(SELECTED EXCERPT begins)

Wilson History:  1920 - 1968

Wilson Bicycle Sales began as the Harry Wilson Sales Agency and was originally
located in San Francisco, CA.  Wilson moved to Southern California in the early
1940s and eventually settled in their long-time location at 1136 So. Olive St,
Los Angeles, CA.

Harry Wilson, the man, is a bit of an enigma.  There is no indication he was
related to the famous Wilson family of sporting goods fame.  However, a bit
more is known about his flamboyant son, former Wilson president Bob
Wilson.

Bob Wilson was well known for his yachting off Baja California and his many
Hollywood friends like John Wayne and William Frawley (Fred Mertz of I Love
Lucy
), and would often introduce them to corporate visitors from Schwinn,
with whom Harry Wilson Sales did the marjority of their business.

Bob Wilson also discovered George Garner and brought him to the attention of
Schwinn executives, thereby helping to establish the "Schwinn concept store."

Mr. Wilson is widely credited for bringing the Schwinn Stingray to market,
promising to order 500 bikes when Schwinn was reluctant to manufacture such
a "crazy" experiment.

Throughout the 1950s, 60s, and early 70s, Wilson had the pleasure of being the
dominant West Coast Schwinn distributor in an industry dominated by Schwinn. 
If you were lucky enough to be in the bicycle business during this time you
would remember the stunning successes:  The Black Phantom of the 50s, the
60s ultra-cool Stingray, and the 70s Varsity and Continental 10-speeds.

Business was so good that Schwinn's close knit relationship with its distributors
had drawn the attention of the Department of Justice and resulted in a massive
antitrust case.  Named in this suit were Schwinn and it's twenty-two
independent distributors, including Harry Wilson Sales.

Remember, in those days bicycles were distributed like most parts and
accessories are today:  the factory would sell to independent distributors who
would then resell to dealers.  Because these distributors owned the bikes in
their warehouses, Schwinn had a difficult time, from a legal standpoint,
dictating pricing policies and to whom the distributors could sell.  The fact that
the distributors were cooperating with Schwinn so closely was considered
tantamount to restraint of trade.

(SELECTED EXCERPT ends)

• _WHAT IS NEEDED_
Can you extend the Wilson Bicycle Sales history above with a few more paragraphs, starting right after the sentence ending "tantamount to restraint of trade"?

(INFORMATION PROVIDED begins)

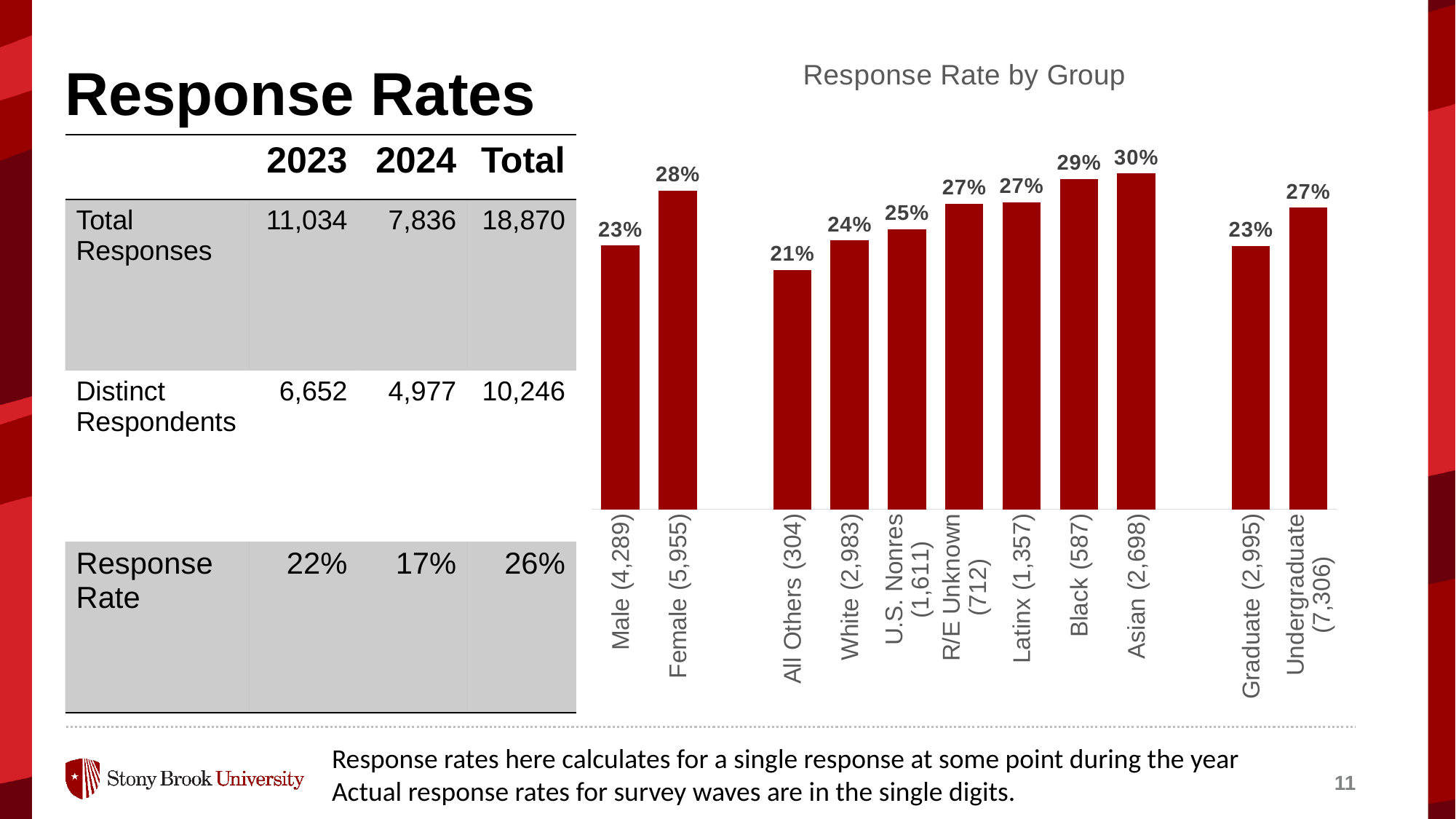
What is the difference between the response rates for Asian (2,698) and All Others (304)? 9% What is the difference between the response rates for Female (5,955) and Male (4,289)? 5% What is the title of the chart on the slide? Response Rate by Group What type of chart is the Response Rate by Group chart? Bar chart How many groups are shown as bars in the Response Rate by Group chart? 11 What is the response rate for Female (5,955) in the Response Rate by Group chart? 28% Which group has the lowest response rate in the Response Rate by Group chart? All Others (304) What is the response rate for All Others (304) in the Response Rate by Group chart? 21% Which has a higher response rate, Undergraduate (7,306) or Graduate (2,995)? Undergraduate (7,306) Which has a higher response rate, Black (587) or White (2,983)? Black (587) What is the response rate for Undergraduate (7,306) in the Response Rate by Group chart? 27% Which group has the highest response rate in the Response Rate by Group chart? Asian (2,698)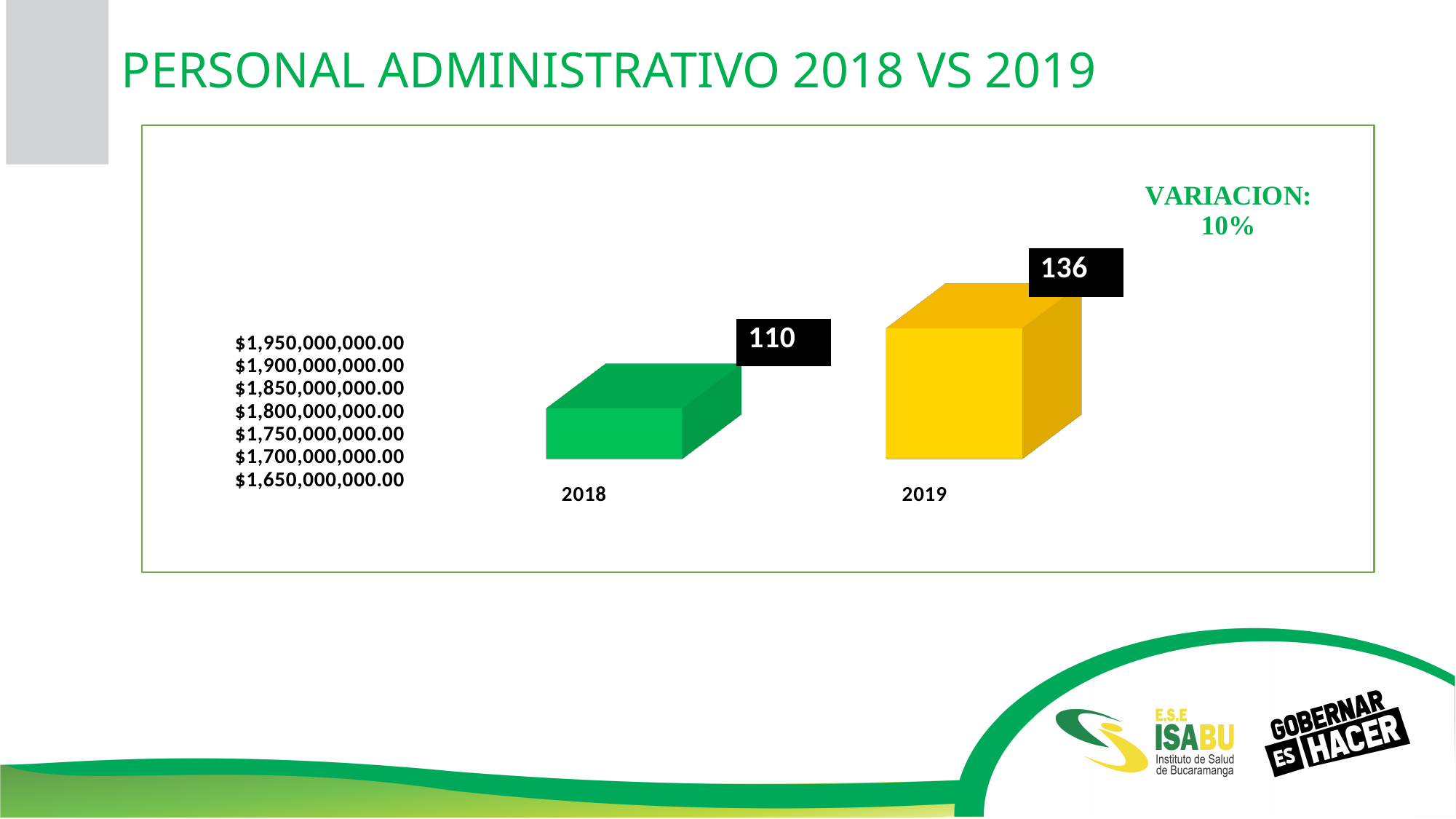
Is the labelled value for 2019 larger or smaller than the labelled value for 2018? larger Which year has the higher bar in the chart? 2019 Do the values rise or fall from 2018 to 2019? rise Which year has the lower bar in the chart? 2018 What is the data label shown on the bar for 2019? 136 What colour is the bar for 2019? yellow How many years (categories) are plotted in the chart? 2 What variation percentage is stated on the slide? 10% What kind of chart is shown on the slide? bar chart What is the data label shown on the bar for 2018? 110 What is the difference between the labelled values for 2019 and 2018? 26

(INFORMATION PROVIDED ends)

• _RESPONSE TO THE EXERCISE_
An earlier lower court ruling in Schwinn's favor was then appealed all the way to
the U.S. Supreme Court.  Lawyers sent a 22,000-page record of the case, one of
the thickest the justices ever had to contend with, and the long-awaited decision
was handed down on June 12, 1967.  The High Court found against Schwinn this
time, in essence that a manufacturer couldn't tell its distributors whom to sell to. 
That "once the manufacturer has parted with the title and the risk, he has parted
with dominion over the product."

Schwinn had been prepared for such an outcome.  Within seventy-two hours of
the decision, the company announced plans to open its own regional distribution
centers in Illinois, New Jersey, Georgia, and California.  But this was a daunting
task for the fairly modest manufacturing company, especially after spending an
estimated $1 million in the defense of their lawsuit (in 1973 dollars).  Schwinn
could now look forward to spending millions more building warehouses and filling
them with product.  This was at a time when the company's best selling
10-speeds were starting to face stiff competition from relatively lightweight
Peugots, Raleighs and Motobecanes.

Where did this leave Wilson?  Schwinn's plan called for the gradual phasing in of
their new distribution network, and the new California warehouse wasn't
expected to be built for several years.  Schwinn's solution was to provide the
distributors out West with the opportunity to continue warehousing and doing
business on an agency basis from Chicago.  Wilson was lucky enough to keep
the bike line an additional five years.

 

Bob Wilson shown with industry leaders, circa 1960.